A VC fund will invest in start-ups in a variety of ways. First, they may be companies that are still privately held, where the investors are the founders and the VC partners who provide seed/angel capital in exchange for an equity interest. Second, there are companies where there has been a company sale (to one person or to multiples) and the management team is returning to investors to raise additional capital for further growth. These can be called “secondaries” for fundraising purposes. Third, there are initial public offerings (IPO’s), where an investor purchases shares of stock in a company so that s/he can invest alongside other investors who want to participate in that company’s success.
Venture capital funds primarily invest in start-ups in the private market primarily for three reasons:
1) They have a longer period of time to identify and work with high growth companies, whereas public markets have more competition from large pools of capital that must be invested over a shorter time-frame. 2) In public markets, access to capital is limited by SEC regulations and disclosure requirements. 3) There is less volatility in the valuation of privately held companies, all else being equal. This can be a significant advantage for VCs who want to maintain a long term horizon and do not feel pressures from investors to exit a company within a short period of time.
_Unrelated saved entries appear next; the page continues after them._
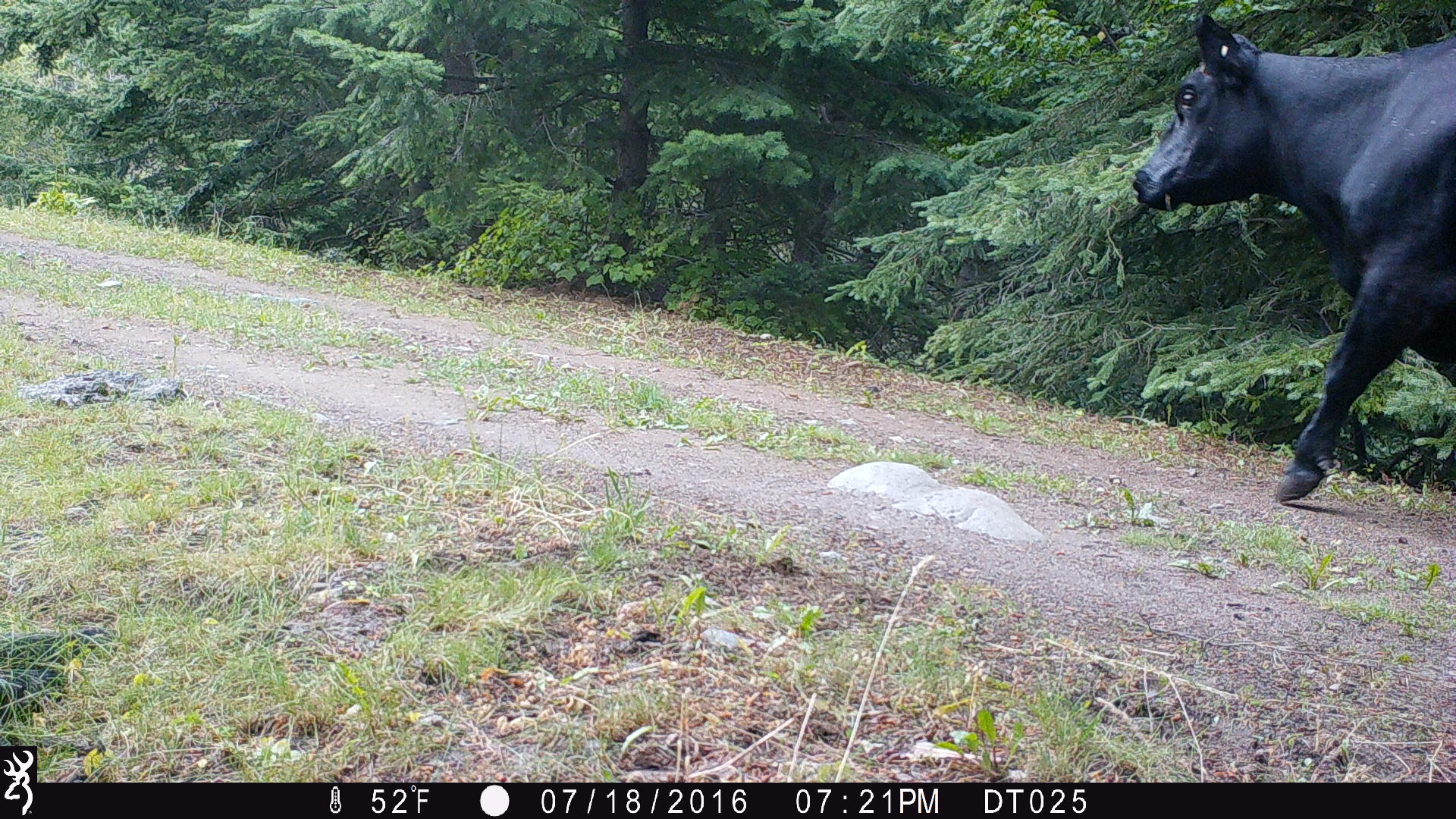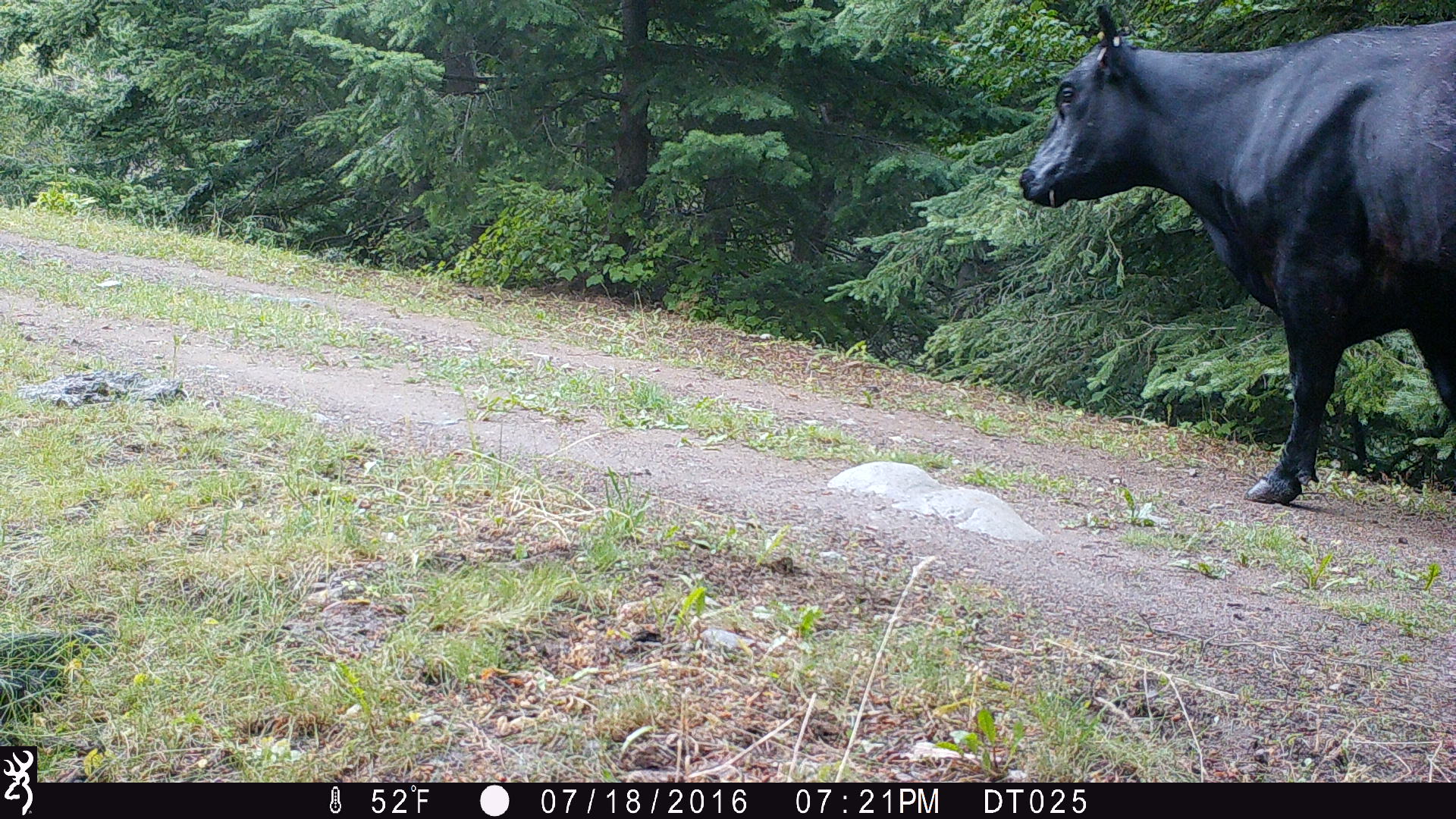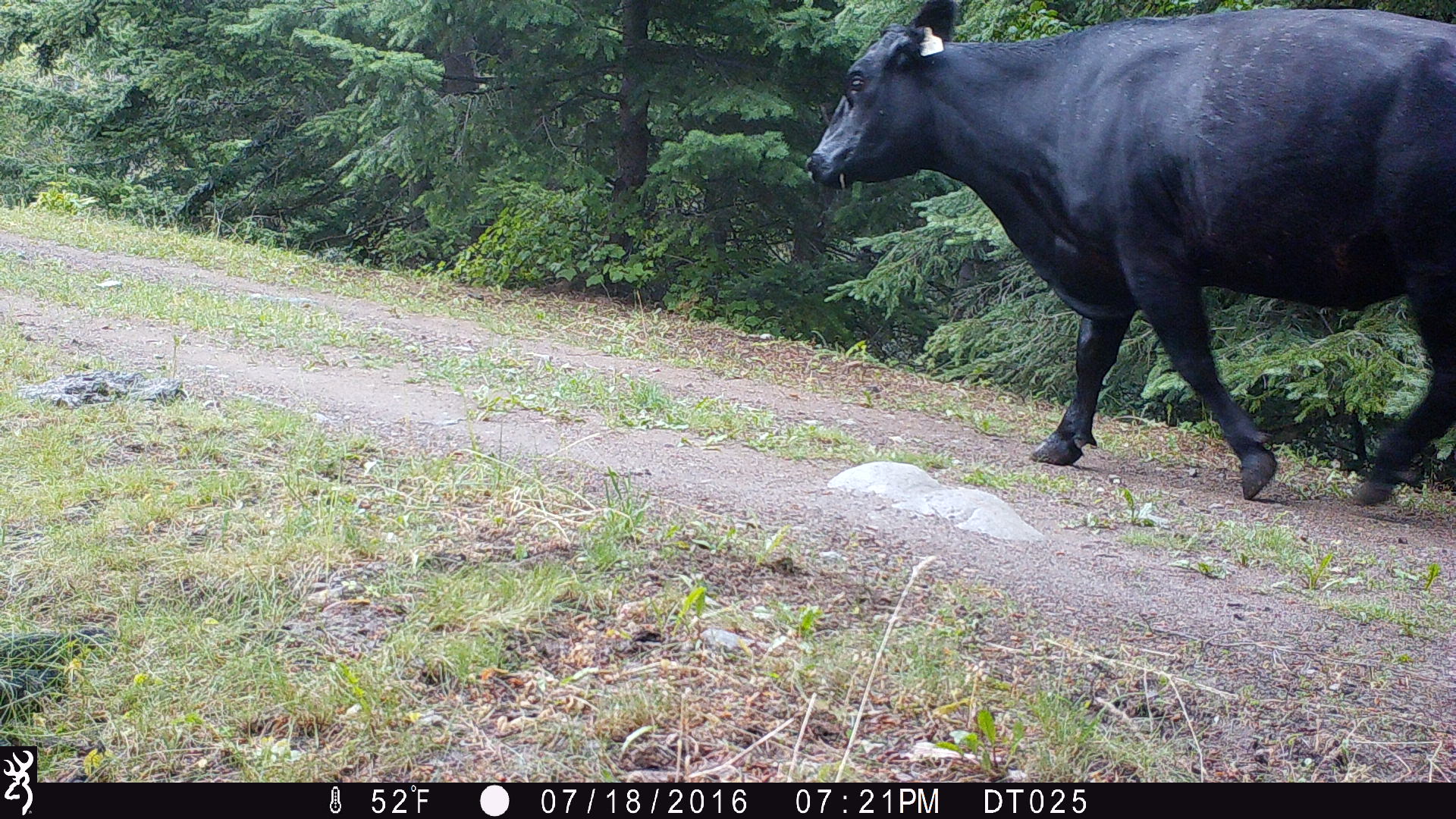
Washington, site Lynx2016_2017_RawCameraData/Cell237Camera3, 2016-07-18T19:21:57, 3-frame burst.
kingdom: Animalia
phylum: Chordata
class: Mammalia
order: Artiodactyla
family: Bovidae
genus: Bos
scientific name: Bos taurus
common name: domestic cattle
Domestic cattle (Bos taurus). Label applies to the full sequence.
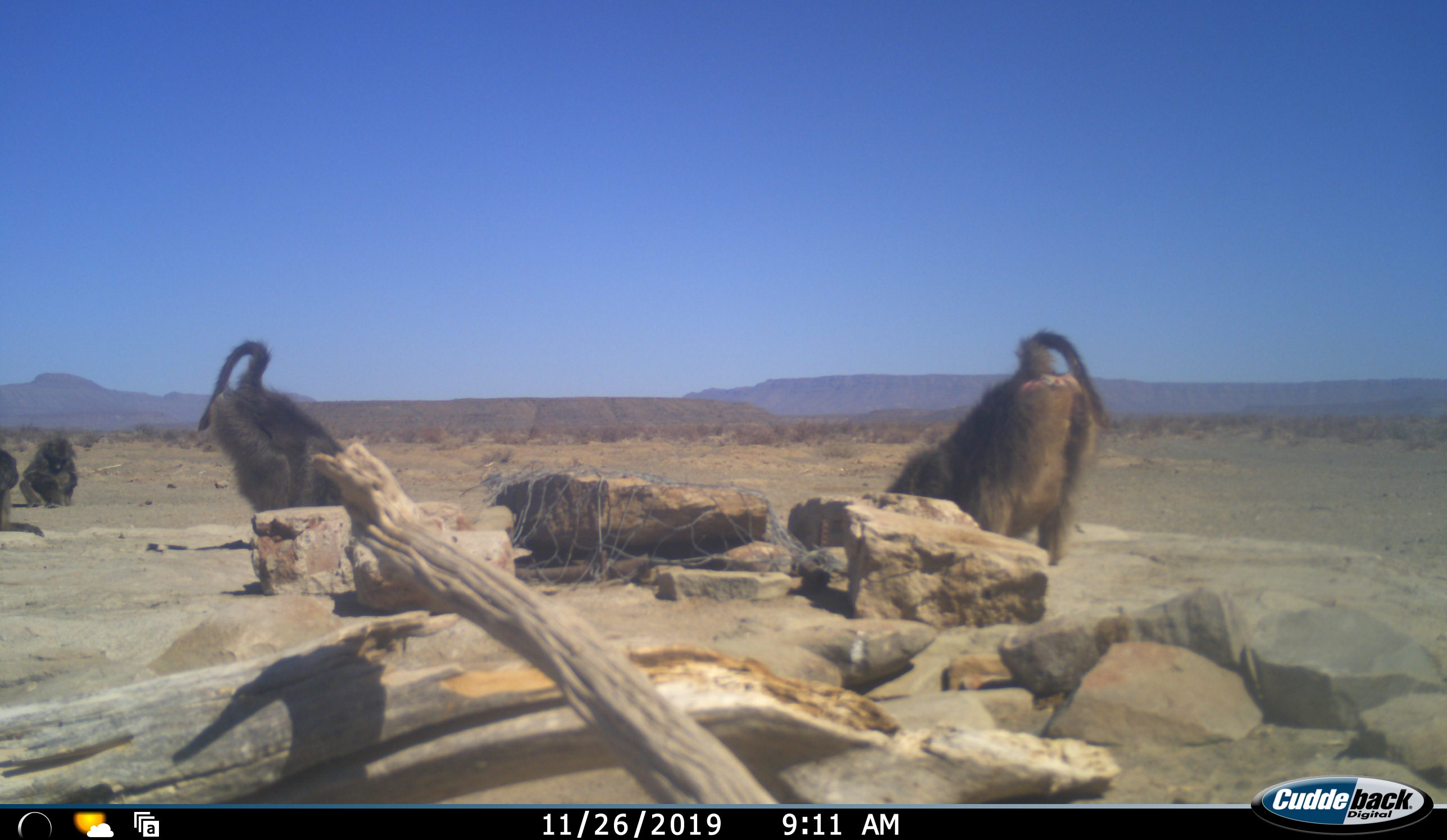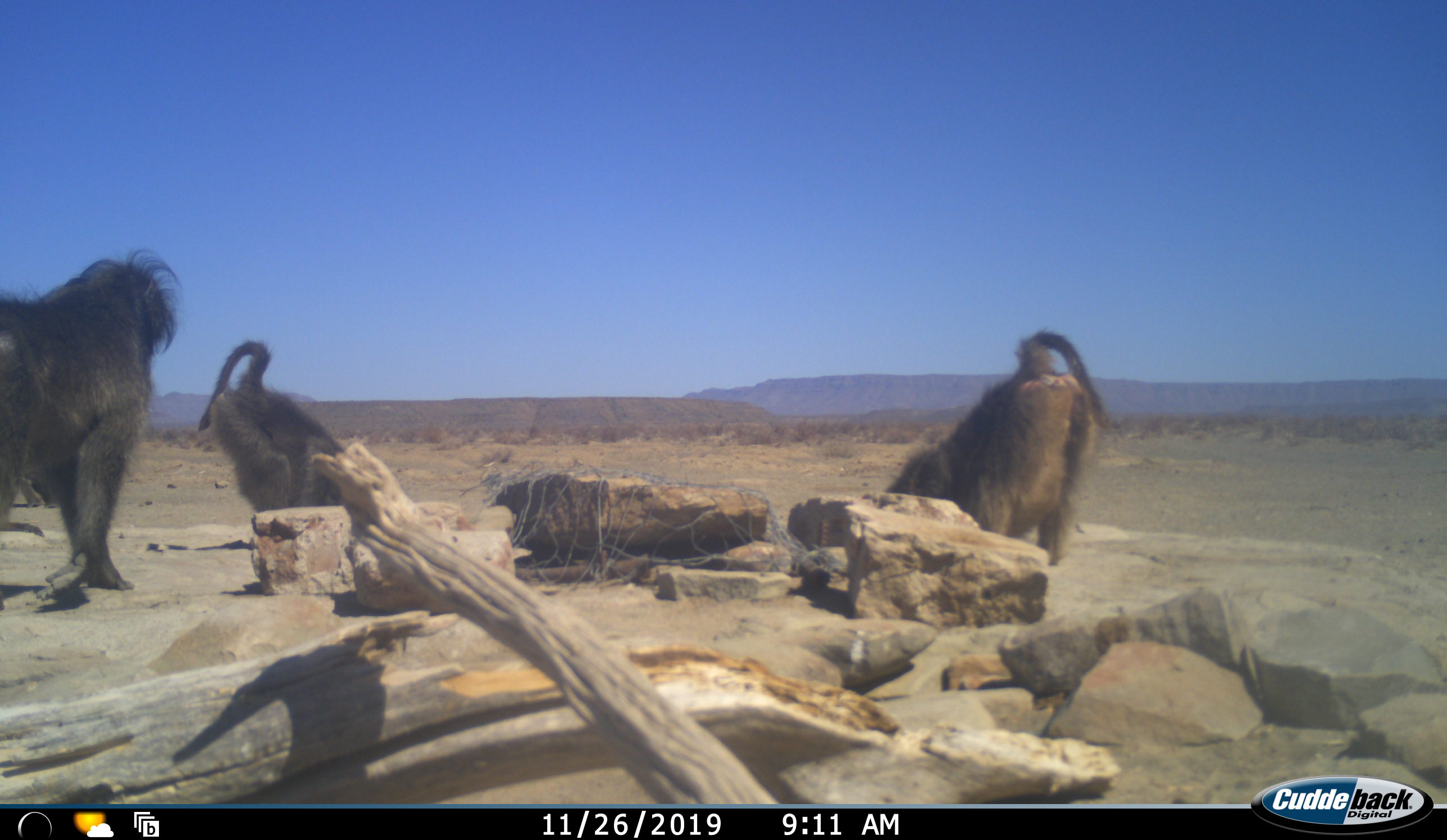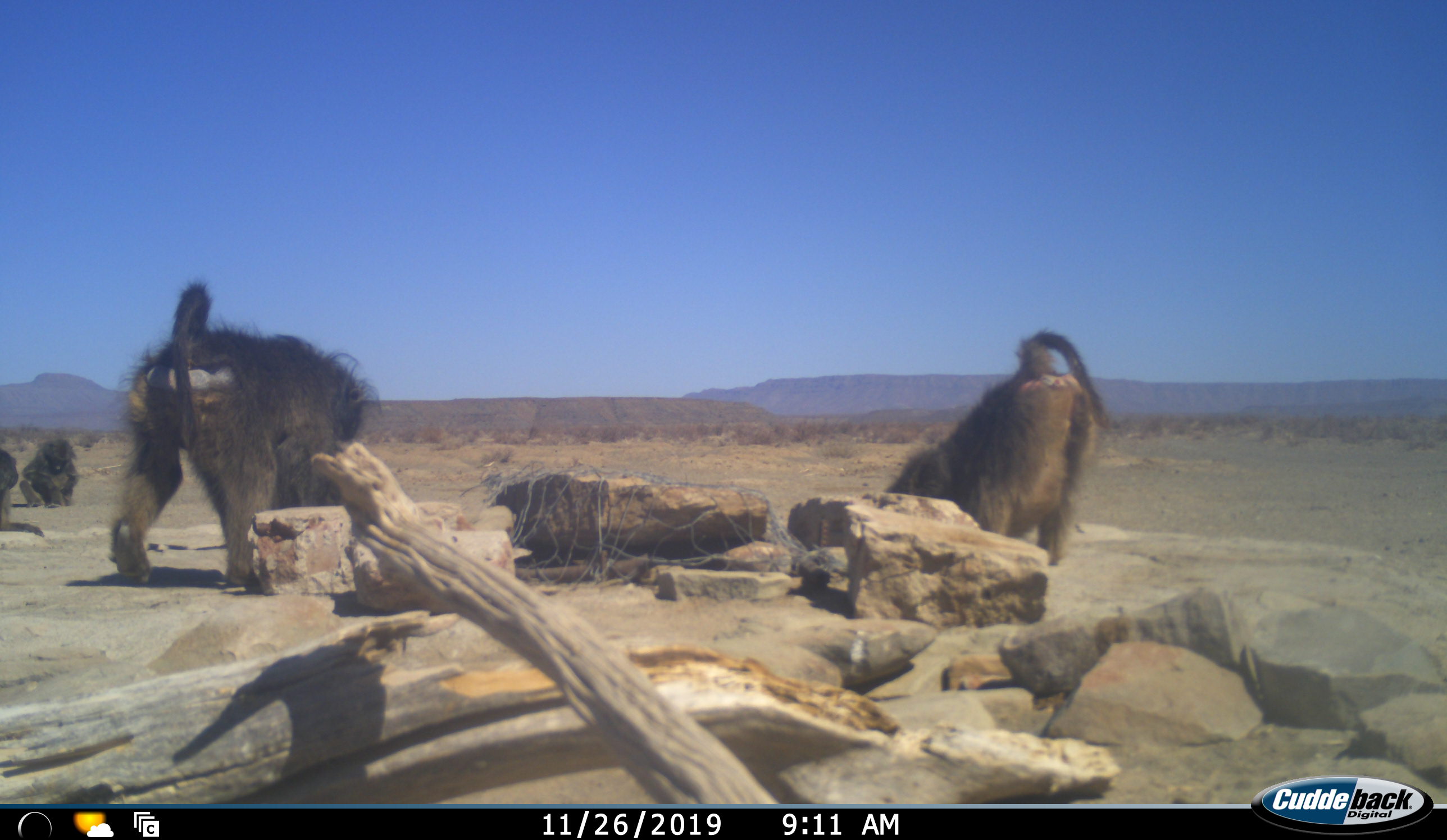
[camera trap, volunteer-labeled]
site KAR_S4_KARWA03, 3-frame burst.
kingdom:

Obviously, VCs take a “long-term view” in investing in private markets. In the VC industry, a long-term horizon means that a business plan prepared earlier in time has already been tested by the market over a longer period of time. This is one of the primary reasons that VC funds invest in start-ups for two to five years and then hold on to them for an additional five years or more (depending on the fund). Within this time frame, investors will typically provide additional capital when the company they are investing in shows signs that it will be successful over time. Typically, they will require an exit within this period unless there are exceptional reasons to extend it (e.g. regulatory issues).